PROVIDENCE, R.I. [Brown University] — Experts know political polarization in the United States is a problem. What they don’t know, according to Rob Blair, is what to do about it.
Thanks to countless recent surveys and studies, it is now a widely accepted fact that the ideological chasm between Republicans and Democrats today has grown larger than at any other time in American history, save for the post-Civil War Reconstruction era. Many believe the two parties are so bitterly divided that there’s little chance for reconciliation. But two years ago, Blair, an assistant professor of political science and international and public affairs at Brown University, attended a workshop that gave him hope.
The so-called Red/Blue Workshop was hosted by Braver Angels, a non-governmental organization launched in 2016 to help Americans see each other beyond stereotypes and form community alliances. Blair said he was intrigued by the way the workshop’s facilitators guided Democrats and Republicans through exercises that encouraged introspection rather than debate, a tactic borrowed from couples therapists. Observing the exercises changed Blair’s perspective, and he wanted to know if it worked as effectively for the participants themselves.
In 2020, Blair and several other scholarly colleagues partnered with Braver Angels to organize de-polarization workshops on four college campuses, including Brown, and to administer one pre-workshop survey and two follow-up surveys to each workshop participant. They found that, one week later, the students who participated in the workshop expressed 22% less direct hostility toward people in the other party, were more willing to donate money to de-polarization programs, and scored lower on a partisan implicit bias test, in which they were shown sequences of politically-related images in quick succession and asked to pair them with randomly generated words like “Republican” and “good.” Six months later, some of the workshop’s effects had worn off, but participants still showed less implicit bias and were more willing to donate money to de-polarization initiatives than their peers in a control group that had not taken part in the workshops. Blair said that if effects of this size were extrapolated to the entire U.S. adult population, they would be large enough to reverse roughly one third of the increase in polarization over the past three decades.

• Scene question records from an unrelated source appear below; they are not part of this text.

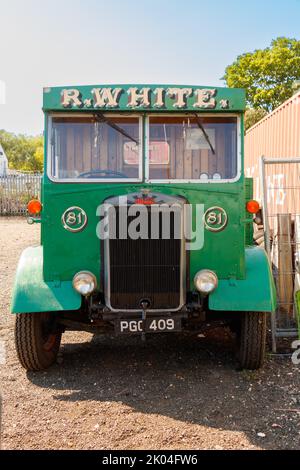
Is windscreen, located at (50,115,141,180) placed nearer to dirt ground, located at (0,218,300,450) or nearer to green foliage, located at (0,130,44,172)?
dirt ground, located at (0,218,300,450)

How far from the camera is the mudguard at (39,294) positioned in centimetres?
429

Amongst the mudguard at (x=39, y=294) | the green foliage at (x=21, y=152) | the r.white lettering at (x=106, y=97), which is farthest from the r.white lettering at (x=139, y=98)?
the green foliage at (x=21, y=152)

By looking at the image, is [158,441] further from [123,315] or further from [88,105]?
[88,105]

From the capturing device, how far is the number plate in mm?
4176

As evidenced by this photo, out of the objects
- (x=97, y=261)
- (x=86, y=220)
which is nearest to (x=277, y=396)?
(x=97, y=261)

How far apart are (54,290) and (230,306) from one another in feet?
5.17

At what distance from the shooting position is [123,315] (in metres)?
4.27

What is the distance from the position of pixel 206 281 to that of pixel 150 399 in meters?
1.10

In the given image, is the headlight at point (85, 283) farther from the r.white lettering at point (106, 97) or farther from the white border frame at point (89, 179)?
the r.white lettering at point (106, 97)

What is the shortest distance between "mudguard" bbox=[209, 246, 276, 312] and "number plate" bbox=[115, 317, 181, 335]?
1.20 ft

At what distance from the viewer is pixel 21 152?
263 feet

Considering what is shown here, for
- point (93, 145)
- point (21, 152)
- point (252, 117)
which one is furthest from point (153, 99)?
point (21, 152)

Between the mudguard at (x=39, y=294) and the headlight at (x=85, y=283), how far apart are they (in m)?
0.13

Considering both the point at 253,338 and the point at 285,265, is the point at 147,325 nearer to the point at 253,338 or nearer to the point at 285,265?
the point at 253,338
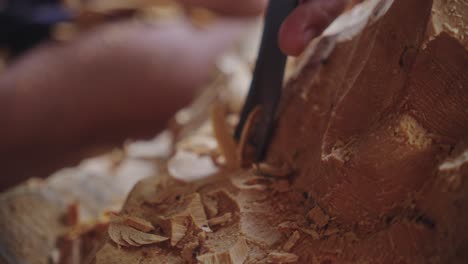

Following the release of a working paper and a policy brief detailing the findings, Blair answered questions about how the study was conceived, what the results mean, and how average Americans can ease polarization in their own communities.
Q: What prompted your collaboration with Braver Angels?
I coordinate a multi-university consortium focused on the topic of democratic erosion. We use a combination of teaching, research, civic engagement and policy activism to understand threats to democracy in the United States and abroad. One issue that kept coming up in our work was polarization in the U.S. — whether it’s a threat to democracy, and whether it’s a uniquely existential problem right now. At the time, my colleague Jessica Gottlieb, who works at Texas A&M University, was working with a couple of student organizations who mentioned they had been in touch with Braver Angels. We looked into their work and thought, this model is really unusual and impactful.
Q: You characterize Braver Angels’ work as ‘couples therapy’ for groups of people with polarized political views. What elements of couples therapy does the organization use in their de-polarization workshops?
I think one of the most important principles Braver Angels teaches is mutual vulnerability. In these workshops, there are two teams: the “reds,” or the people who identify as conservative, and the “blues,” or the people who identify as liberal. In the first exercise, the “reds” go into a room together and make a list of stereotypes they think the “blues” have about them. They list a few reasons why the stereotype is false...but they also identify the kernel of truth in the stereotype. For example, they might come up with the stereotype that lots of “blues” believe “reds” are a bunch of racists. The “reds” list several reasons why they think that’s false, but then they also discuss some ways in which they might have projected racial insensitivity and given people the impression that they’re racist. Then, the “blues” do the same exercise. They might say, okay, the “reds” think we all hate America. Here are three or four examples that show that’s not true, but here’s the kernel of truth: Sometimes we can be overly critical.
That experience of having to share the kernel of truth — having to admit the “other side” is on to something — it really creates a sense of vulnerability. To watch the other side do the same has the same effect. That opportunity to watch others be self-critical and put themselves in a vulnerable position is key. There isn’t a lot of back-and-forth conversation between the two groups. This isn’t a debate: The goal isn’t for each group to convince the other they’re right, but instead just to give each group an opportunity to show their true colors and hope their perspective is understood a bit better.